(SELECTED EXCERPT Opens)

As you navigate, you will explore the apocalyptic Nowa Huta, the specific area where the incident occurred, discovering the flesh monsters. The enemies function like zombies, and even fit cleanly into archetypes you might expect–the big one, poison, ranged, etc.–but where it puts a twist on that is via merging. Whenever you kill an enemy, their body remains on the ground unless burned by fire. A living enemy can approach the body and absorb it, gaining health and their powers, meaning you might be facing a big poison enemy if you aren’t careful. You can burn bodies, but the limited inventory means constantly weighing whether it’s worth it or not.

The combat in Cronos: The New Dawn is its best quality, constantly pushing just how difficult it can be without reaching a point of frustration. It also makes the bold choice to not have a dodge option, something common in survival horror games, and is often an easy out from getting hit. Without the dodge, you have to be far more cautious about the distance between you and your foes. You can melee, but it’s weak and doesn’t consistently stun enemies, making it a last resort. On top of this, most weapons need to be charged to deal maximum damage, so you need to make space as much as possible, something that can be challenging in the tight combat arenas and areas.

(SELECTED EXCERPT Closes)

In the excerpt above about Cronos: The New Dawn, what option common in survival horror games does the game choose not to include?

(GIVEN INFORMATION Opens)

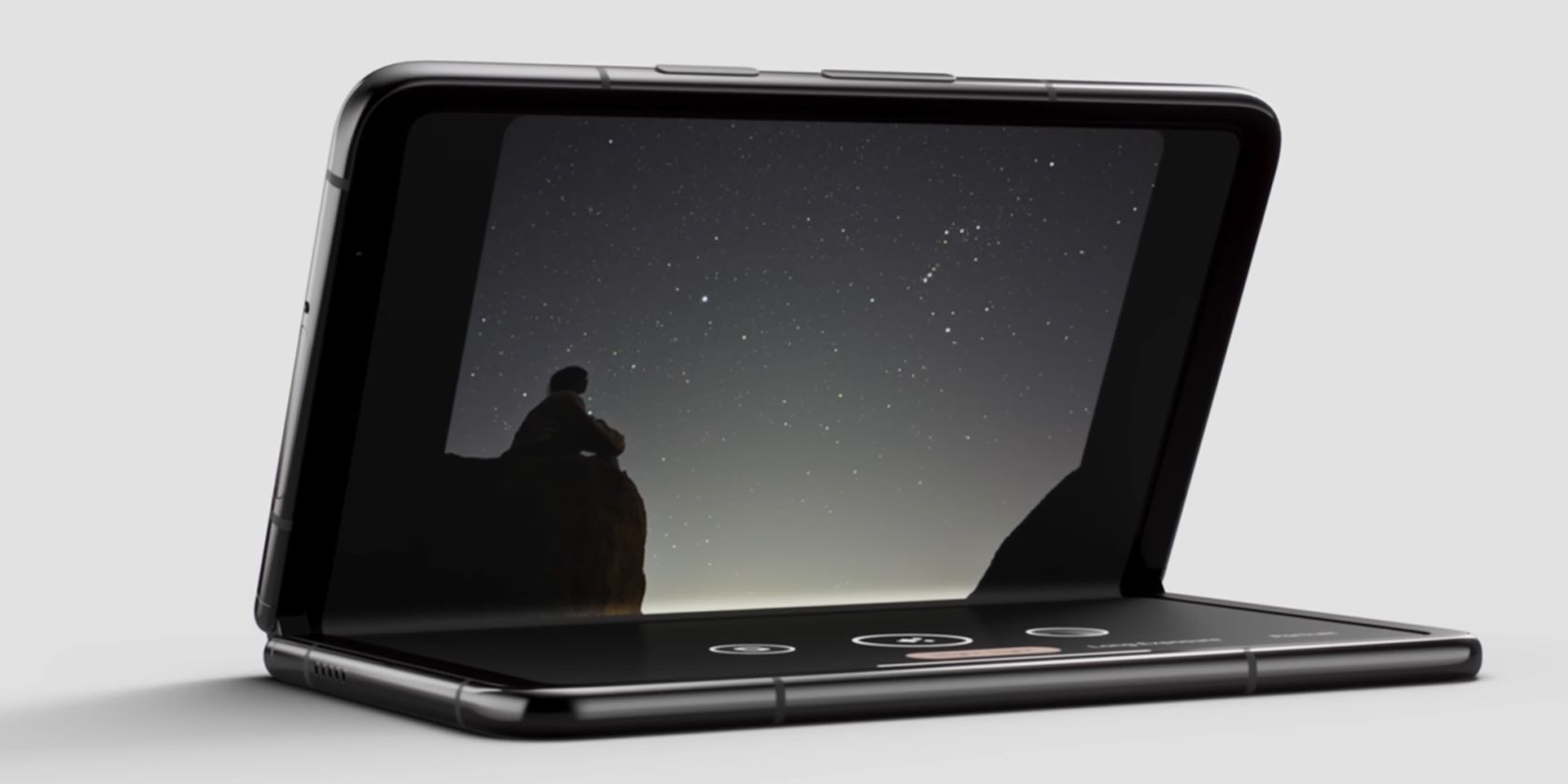 Как предзаказать Pixel Tablet и Pixel Fold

(GIVEN INFORMATION Closes)

ANSWER TO THIS TASK: A dodge option.